↓↓↓
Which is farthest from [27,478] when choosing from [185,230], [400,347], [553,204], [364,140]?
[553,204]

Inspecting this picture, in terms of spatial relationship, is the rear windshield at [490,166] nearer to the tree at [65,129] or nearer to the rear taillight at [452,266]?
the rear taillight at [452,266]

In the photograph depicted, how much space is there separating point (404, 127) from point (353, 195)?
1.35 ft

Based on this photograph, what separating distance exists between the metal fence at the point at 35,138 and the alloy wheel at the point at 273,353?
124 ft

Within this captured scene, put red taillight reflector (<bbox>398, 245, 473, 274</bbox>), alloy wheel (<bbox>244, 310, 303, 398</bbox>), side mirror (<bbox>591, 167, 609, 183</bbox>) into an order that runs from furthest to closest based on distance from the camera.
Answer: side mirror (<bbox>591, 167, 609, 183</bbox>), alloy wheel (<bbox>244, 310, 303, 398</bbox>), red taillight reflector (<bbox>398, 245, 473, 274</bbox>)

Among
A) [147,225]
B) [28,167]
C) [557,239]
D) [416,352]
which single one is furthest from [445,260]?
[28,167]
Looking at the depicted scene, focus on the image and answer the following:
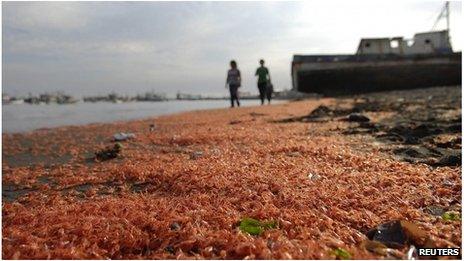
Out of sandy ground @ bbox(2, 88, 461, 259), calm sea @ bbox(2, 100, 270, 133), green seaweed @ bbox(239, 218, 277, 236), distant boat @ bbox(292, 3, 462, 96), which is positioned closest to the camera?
sandy ground @ bbox(2, 88, 461, 259)

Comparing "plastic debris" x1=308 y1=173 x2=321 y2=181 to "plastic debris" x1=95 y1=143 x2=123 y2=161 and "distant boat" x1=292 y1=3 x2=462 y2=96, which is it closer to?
"plastic debris" x1=95 y1=143 x2=123 y2=161

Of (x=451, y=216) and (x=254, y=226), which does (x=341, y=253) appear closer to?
(x=254, y=226)

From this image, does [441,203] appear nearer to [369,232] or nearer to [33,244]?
[369,232]

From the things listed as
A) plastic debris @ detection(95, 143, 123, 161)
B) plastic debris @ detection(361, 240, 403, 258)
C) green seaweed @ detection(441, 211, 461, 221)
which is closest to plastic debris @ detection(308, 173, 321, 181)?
green seaweed @ detection(441, 211, 461, 221)

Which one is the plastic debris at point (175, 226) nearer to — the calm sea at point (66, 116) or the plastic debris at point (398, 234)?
the plastic debris at point (398, 234)

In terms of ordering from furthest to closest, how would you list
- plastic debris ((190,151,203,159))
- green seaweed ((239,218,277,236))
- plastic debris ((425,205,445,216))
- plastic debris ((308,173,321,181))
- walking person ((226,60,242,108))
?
walking person ((226,60,242,108)) < plastic debris ((190,151,203,159)) < plastic debris ((308,173,321,181)) < plastic debris ((425,205,445,216)) < green seaweed ((239,218,277,236))

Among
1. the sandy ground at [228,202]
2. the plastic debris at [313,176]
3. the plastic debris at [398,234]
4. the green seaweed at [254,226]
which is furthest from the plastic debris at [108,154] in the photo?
the plastic debris at [398,234]

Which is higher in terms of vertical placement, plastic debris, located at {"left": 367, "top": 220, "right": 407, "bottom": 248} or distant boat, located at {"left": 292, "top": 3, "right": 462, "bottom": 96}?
distant boat, located at {"left": 292, "top": 3, "right": 462, "bottom": 96}
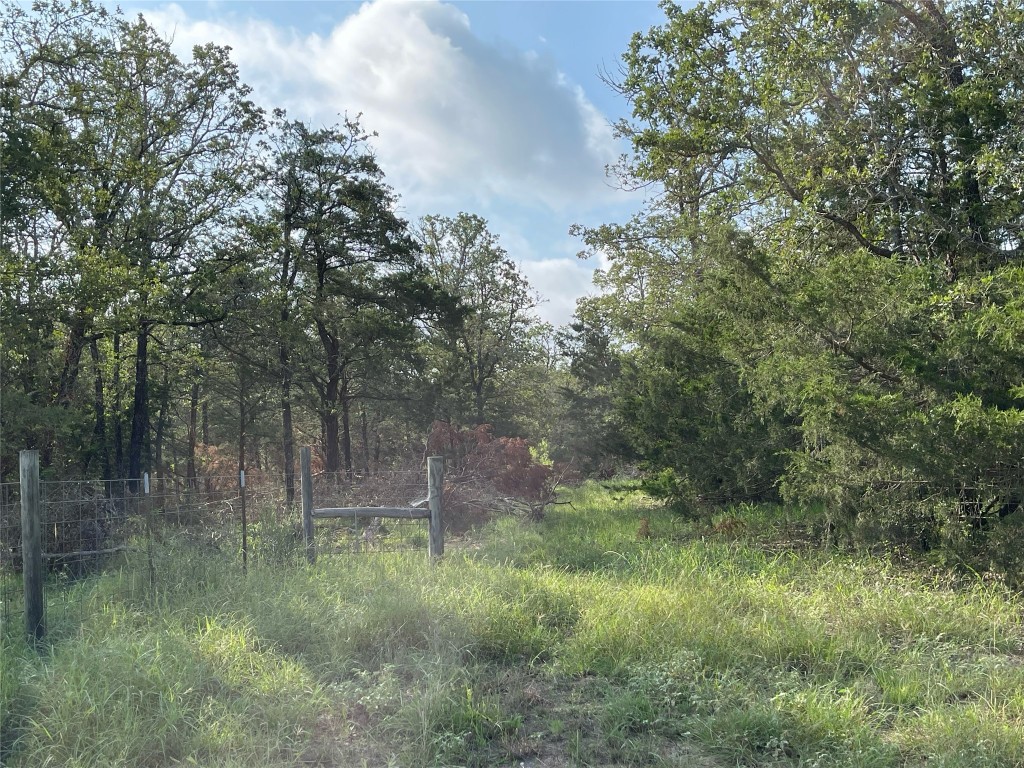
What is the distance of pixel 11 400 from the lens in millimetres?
12000

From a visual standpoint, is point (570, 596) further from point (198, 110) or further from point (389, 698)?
point (198, 110)

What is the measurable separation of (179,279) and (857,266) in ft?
50.7

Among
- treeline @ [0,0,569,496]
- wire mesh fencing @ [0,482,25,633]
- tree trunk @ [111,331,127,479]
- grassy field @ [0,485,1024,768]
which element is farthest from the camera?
tree trunk @ [111,331,127,479]

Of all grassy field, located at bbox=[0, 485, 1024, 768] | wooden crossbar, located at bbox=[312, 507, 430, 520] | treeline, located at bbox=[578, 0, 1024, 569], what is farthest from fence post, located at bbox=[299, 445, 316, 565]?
treeline, located at bbox=[578, 0, 1024, 569]

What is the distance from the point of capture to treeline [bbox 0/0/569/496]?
12.9 metres

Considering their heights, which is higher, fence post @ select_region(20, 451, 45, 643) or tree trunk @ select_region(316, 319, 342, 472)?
tree trunk @ select_region(316, 319, 342, 472)

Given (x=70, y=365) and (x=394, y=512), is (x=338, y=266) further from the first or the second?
(x=394, y=512)

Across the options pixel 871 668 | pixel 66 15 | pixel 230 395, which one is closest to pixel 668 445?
pixel 871 668

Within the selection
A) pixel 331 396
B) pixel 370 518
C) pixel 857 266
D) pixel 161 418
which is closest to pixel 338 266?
pixel 331 396

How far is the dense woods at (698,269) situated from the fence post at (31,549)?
17.3 feet

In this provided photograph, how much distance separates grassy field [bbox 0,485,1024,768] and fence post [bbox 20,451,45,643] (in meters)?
0.27

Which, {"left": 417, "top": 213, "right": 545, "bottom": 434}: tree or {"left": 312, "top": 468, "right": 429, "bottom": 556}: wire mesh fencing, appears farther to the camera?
{"left": 417, "top": 213, "right": 545, "bottom": 434}: tree

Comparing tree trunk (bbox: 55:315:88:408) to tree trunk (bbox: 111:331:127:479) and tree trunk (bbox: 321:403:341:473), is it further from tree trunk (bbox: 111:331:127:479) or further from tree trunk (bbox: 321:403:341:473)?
tree trunk (bbox: 321:403:341:473)

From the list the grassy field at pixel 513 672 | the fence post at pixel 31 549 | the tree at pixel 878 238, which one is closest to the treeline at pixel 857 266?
the tree at pixel 878 238
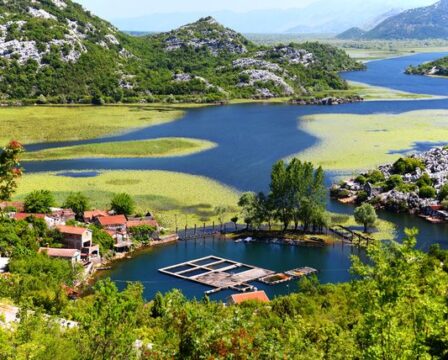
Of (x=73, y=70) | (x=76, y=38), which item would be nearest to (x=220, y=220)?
(x=73, y=70)

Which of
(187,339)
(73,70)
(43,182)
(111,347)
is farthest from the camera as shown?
(73,70)

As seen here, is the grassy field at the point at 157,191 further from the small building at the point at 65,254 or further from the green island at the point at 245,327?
the green island at the point at 245,327

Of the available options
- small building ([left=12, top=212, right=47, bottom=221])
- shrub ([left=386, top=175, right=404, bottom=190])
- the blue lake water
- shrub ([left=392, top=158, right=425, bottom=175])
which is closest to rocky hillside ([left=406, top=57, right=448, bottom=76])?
the blue lake water

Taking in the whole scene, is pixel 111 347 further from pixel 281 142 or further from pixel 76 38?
pixel 76 38

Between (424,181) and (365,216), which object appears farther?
(424,181)

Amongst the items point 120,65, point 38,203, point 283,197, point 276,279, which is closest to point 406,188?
point 283,197

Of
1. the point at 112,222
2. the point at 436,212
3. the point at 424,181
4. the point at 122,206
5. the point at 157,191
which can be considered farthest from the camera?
the point at 424,181

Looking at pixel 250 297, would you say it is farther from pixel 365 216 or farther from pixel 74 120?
pixel 74 120
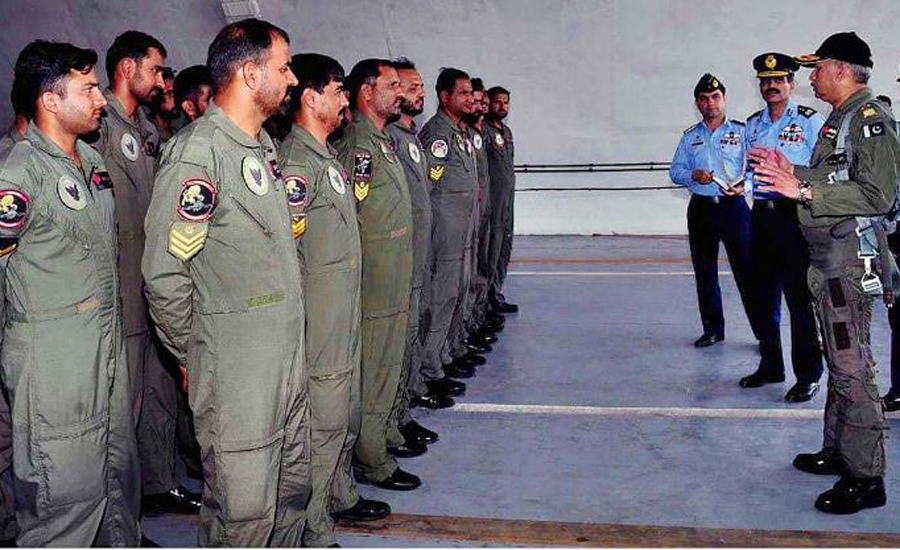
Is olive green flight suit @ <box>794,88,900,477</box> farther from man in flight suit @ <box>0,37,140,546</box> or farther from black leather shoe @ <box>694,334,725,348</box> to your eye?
man in flight suit @ <box>0,37,140,546</box>

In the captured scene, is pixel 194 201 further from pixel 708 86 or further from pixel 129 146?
pixel 708 86

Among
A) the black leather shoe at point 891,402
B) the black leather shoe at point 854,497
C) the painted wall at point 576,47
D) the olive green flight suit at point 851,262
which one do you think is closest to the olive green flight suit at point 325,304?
the olive green flight suit at point 851,262

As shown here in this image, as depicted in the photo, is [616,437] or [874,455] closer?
[874,455]

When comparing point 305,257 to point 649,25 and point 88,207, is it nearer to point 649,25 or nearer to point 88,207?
point 88,207

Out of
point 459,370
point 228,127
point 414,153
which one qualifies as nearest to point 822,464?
point 459,370

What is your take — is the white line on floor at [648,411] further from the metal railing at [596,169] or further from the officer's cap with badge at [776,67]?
the metal railing at [596,169]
↑↑↑
## Do this
Every entry must be transcribed exactly. Pictures do not belong in the copy.

## Result of this exercise
Which is farthest from [27,478] when choosing from [185,230], [400,347], [553,204], [364,140]?
[553,204]

Inspecting this picture, in terms of spatial relationship, is the rear windshield at [490,166] nearer to the tree at [65,129] or nearer to the rear taillight at [452,266]?
the rear taillight at [452,266]

In the photograph depicted, how much space is there separating point (404, 127) from point (353, 195)?
1.35 ft

Based on this photograph, what separating distance exists between the metal fence at the point at 35,138 and the alloy wheel at the point at 273,353?
124 ft

Within this captured scene, put red taillight reflector (<bbox>398, 245, 473, 274</bbox>), alloy wheel (<bbox>244, 310, 303, 398</bbox>), side mirror (<bbox>591, 167, 609, 183</bbox>) into an order that runs from furthest to closest based on distance from the camera.
Answer: side mirror (<bbox>591, 167, 609, 183</bbox>), alloy wheel (<bbox>244, 310, 303, 398</bbox>), red taillight reflector (<bbox>398, 245, 473, 274</bbox>)

Among
A) [147,225]
B) [28,167]
C) [557,239]
D) [416,352]
which single one is furthest from [445,260]?
[28,167]
Looking at the depicted scene, focus on the image and answer the following:
Out of sandy ground @ bbox(2, 88, 461, 259), calm sea @ bbox(2, 100, 270, 133), green seaweed @ bbox(239, 218, 277, 236), distant boat @ bbox(292, 3, 462, 96), which is positioned closest to the camera?
sandy ground @ bbox(2, 88, 461, 259)

Comparing "plastic debris" x1=308 y1=173 x2=321 y2=181 to "plastic debris" x1=95 y1=143 x2=123 y2=161 and "distant boat" x1=292 y1=3 x2=462 y2=96, which is it closer to?
"plastic debris" x1=95 y1=143 x2=123 y2=161

Of (x=451, y=216) and (x=254, y=226), which does (x=341, y=253) appear closer to?
(x=254, y=226)

From this image, does [441,203] appear nearer to [369,232] or nearer to [33,244]?
[369,232]

From the things listed as
A) plastic debris @ detection(95, 143, 123, 161)
B) plastic debris @ detection(361, 240, 403, 258)
C) green seaweed @ detection(441, 211, 461, 221)
which is closest to plastic debris @ detection(308, 173, 321, 181)?
green seaweed @ detection(441, 211, 461, 221)

Which one is the plastic debris at point (175, 226) nearer to — the calm sea at point (66, 116) or the plastic debris at point (398, 234)?
the plastic debris at point (398, 234)

In terms of ordering from furthest to closest, how would you list
- plastic debris ((190,151,203,159))
- green seaweed ((239,218,277,236))
- plastic debris ((425,205,445,216))
- plastic debris ((308,173,321,181))
- walking person ((226,60,242,108))
?
walking person ((226,60,242,108)) < plastic debris ((190,151,203,159)) < plastic debris ((308,173,321,181)) < plastic debris ((425,205,445,216)) < green seaweed ((239,218,277,236))

Among
1. the sandy ground at [228,202]
2. the plastic debris at [313,176]
3. the plastic debris at [398,234]
4. the green seaweed at [254,226]
which is furthest from the plastic debris at [108,154] in the photo?
the plastic debris at [398,234]

Which is higher in terms of vertical placement, plastic debris, located at {"left": 367, "top": 220, "right": 407, "bottom": 248} or distant boat, located at {"left": 292, "top": 3, "right": 462, "bottom": 96}?
distant boat, located at {"left": 292, "top": 3, "right": 462, "bottom": 96}
What is the distance of pixel 11 400 from the lens in millimetres?
12000

From a visual standpoint, is point (570, 596) further from point (198, 110) or further from point (389, 698)?
point (198, 110)

What is the measurable separation of (179,279) and (857,266) in ft?
50.7

Among
- treeline @ [0,0,569,496]
- wire mesh fencing @ [0,482,25,633]
- tree trunk @ [111,331,127,479]
- grassy field @ [0,485,1024,768]
which element is farthest from the camera?
tree trunk @ [111,331,127,479]

Of all grassy field, located at bbox=[0, 485, 1024, 768] | wooden crossbar, located at bbox=[312, 507, 430, 520] | treeline, located at bbox=[578, 0, 1024, 569], what is farthest from fence post, located at bbox=[299, 445, 316, 565]?
treeline, located at bbox=[578, 0, 1024, 569]

What is the distance from the point of capture to treeline [bbox 0/0/569/496]?
12.9 metres

Considering their heights, which is higher, fence post @ select_region(20, 451, 45, 643) or tree trunk @ select_region(316, 319, 342, 472)?
tree trunk @ select_region(316, 319, 342, 472)

Given (x=70, y=365) and (x=394, y=512), is (x=338, y=266) further from the first or the second?
(x=394, y=512)

Across the options pixel 871 668 | pixel 66 15 | pixel 230 395, which one is closest to pixel 668 445?
pixel 871 668

Within the selection
A) pixel 331 396
B) pixel 370 518
C) pixel 857 266
D) pixel 161 418
which is closest to pixel 338 266?
pixel 331 396

How far is the dense woods at (698,269) situated from the fence post at (31,549)?
17.3 feet

In this provided photograph, how much distance separates grassy field [bbox 0,485,1024,768] and fence post [bbox 20,451,45,643] (in meters)?
0.27

Which, {"left": 417, "top": 213, "right": 545, "bottom": 434}: tree or {"left": 312, "top": 468, "right": 429, "bottom": 556}: wire mesh fencing, appears farther to the camera?
{"left": 417, "top": 213, "right": 545, "bottom": 434}: tree

Comparing tree trunk (bbox: 55:315:88:408) to tree trunk (bbox: 111:331:127:479) and tree trunk (bbox: 321:403:341:473), is it further from tree trunk (bbox: 111:331:127:479) or further from tree trunk (bbox: 321:403:341:473)?
tree trunk (bbox: 321:403:341:473)

From the list the grassy field at pixel 513 672 | the fence post at pixel 31 549 | the tree at pixel 878 238, which one is closest to the treeline at pixel 857 266?
the tree at pixel 878 238
Of (x=73, y=70) | (x=76, y=38), which item would be nearest to (x=220, y=220)?
(x=73, y=70)

Which of
(187,339)
(73,70)
(43,182)
(111,347)
is farthest from the camera as shown?
(73,70)

As seen here, is the grassy field at the point at 157,191 further from the small building at the point at 65,254 or further from the green island at the point at 245,327?
the green island at the point at 245,327

Of the available options
- small building ([left=12, top=212, right=47, bottom=221])
- shrub ([left=386, top=175, right=404, bottom=190])
- the blue lake water
- shrub ([left=392, top=158, right=425, bottom=175])
which is closest to rocky hillside ([left=406, top=57, right=448, bottom=76])?
the blue lake water

Taking in the whole scene, is pixel 111 347 further from pixel 281 142 or further from pixel 76 38?
pixel 76 38

Between (424,181) and (365,216), which object appears farther?
(424,181)

Amongst the items point 120,65, point 38,203, point 283,197, point 276,279, which is closest to point 406,188?
point 283,197

Of
1. the point at 112,222
2. the point at 436,212
3. the point at 424,181
4. the point at 122,206
5. the point at 157,191
which can be considered farthest from the camera?
the point at 424,181

Looking at pixel 250 297, would you say it is farther from pixel 365 216 or farther from pixel 74 120?
pixel 74 120
Is olive green flight suit @ <box>794,88,900,477</box> farther from man in flight suit @ <box>0,37,140,546</box> or farther from black leather shoe @ <box>694,334,725,348</box> to your eye?
man in flight suit @ <box>0,37,140,546</box>

In the captured scene, is pixel 194 201 further from pixel 708 86 or further from pixel 129 146?
pixel 708 86

Among
A) the black leather shoe at point 891,402
B) the black leather shoe at point 854,497
C) the painted wall at point 576,47
D) the olive green flight suit at point 851,262
which one do you think is closest to the olive green flight suit at point 325,304?
the olive green flight suit at point 851,262

As shown here in this image, as depicted in the photo, is [616,437] or [874,455] closer?
[874,455]

When comparing point 305,257 to point 649,25 and point 88,207, is it nearer to point 649,25 or nearer to point 88,207?
point 88,207

Out of
point 459,370
point 228,127
point 414,153
which one qualifies as nearest to point 822,464?
point 459,370

What is your take — is the white line on floor at [648,411] further from the metal railing at [596,169] or further from the officer's cap with badge at [776,67]?
the metal railing at [596,169]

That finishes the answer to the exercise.